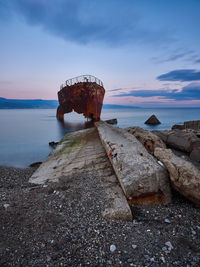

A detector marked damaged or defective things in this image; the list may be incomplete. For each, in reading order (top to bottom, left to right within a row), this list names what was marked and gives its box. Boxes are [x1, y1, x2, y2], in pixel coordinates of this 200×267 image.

rusty shipwreck [56, 75, 104, 121]
rust-stained metal surface [56, 75, 104, 121]
rusted ship hull [56, 75, 104, 121]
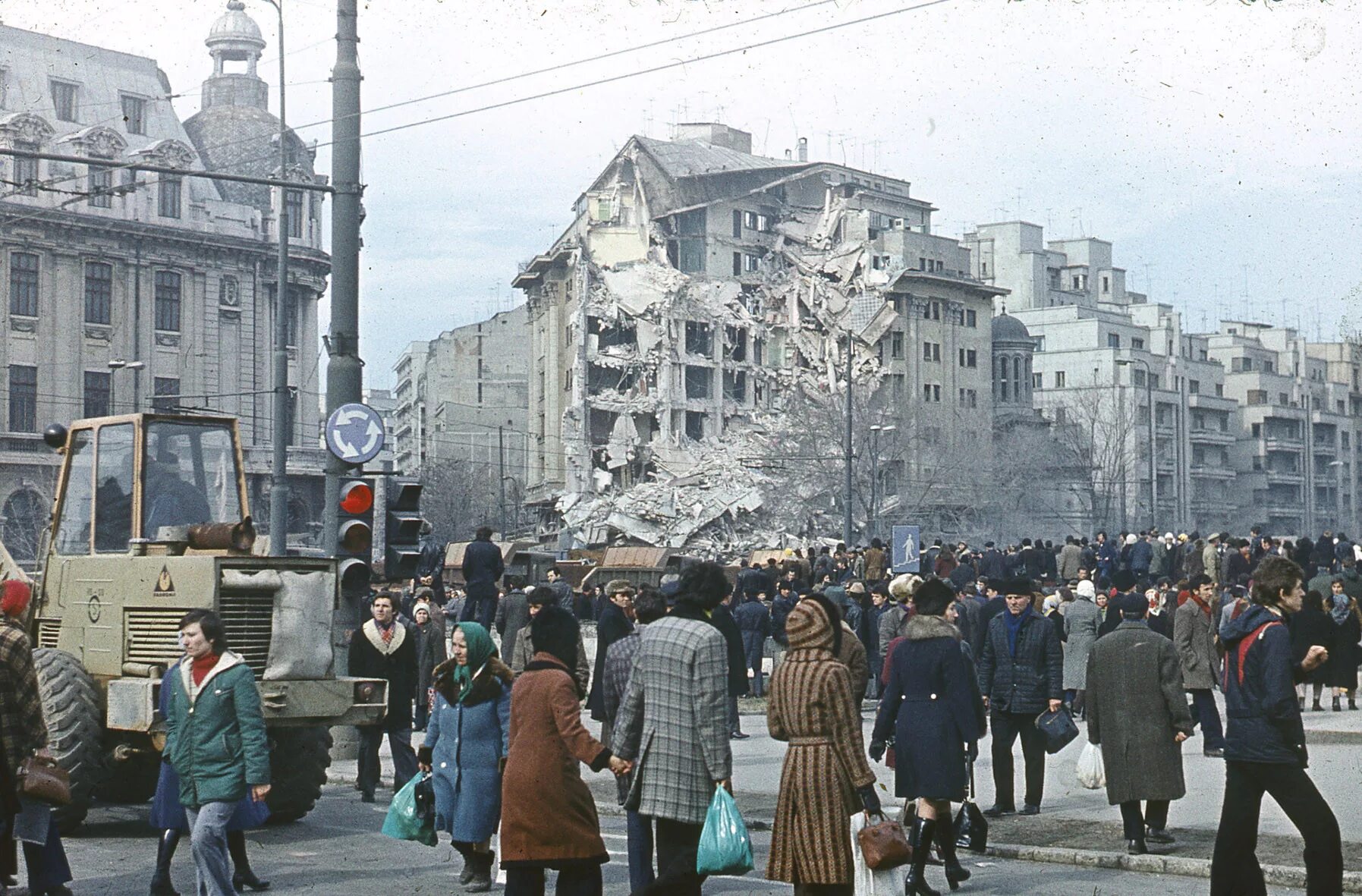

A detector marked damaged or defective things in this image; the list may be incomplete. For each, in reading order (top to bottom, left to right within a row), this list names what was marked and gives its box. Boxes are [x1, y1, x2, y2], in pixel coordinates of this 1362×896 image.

Problem to solve ->
Excluding the pictures, reproduce every entry exactly as given.

Output below ->
A detector marked damaged or defective things in this image; the list may be incomplete. For each, in reading order (top to bottom, left to right within a row), this list names what was marked and gives its box. Boxes are [x1, y1, x2, y2], in pixel coordinates of this 200×267 image.

rusty shipwreck [56, 75, 104, 121]
rust-stained metal surface [56, 75, 104, 121]
rusted ship hull [56, 75, 104, 121]

A detector marked damaged or defective things in this image; the list may be incomplete. For each, in reading order (top to bottom, left to right within a row), this list names what was marked and gives its box. Boxes are [x1, y1, x2, y2], in pixel coordinates of this 1362×896 image.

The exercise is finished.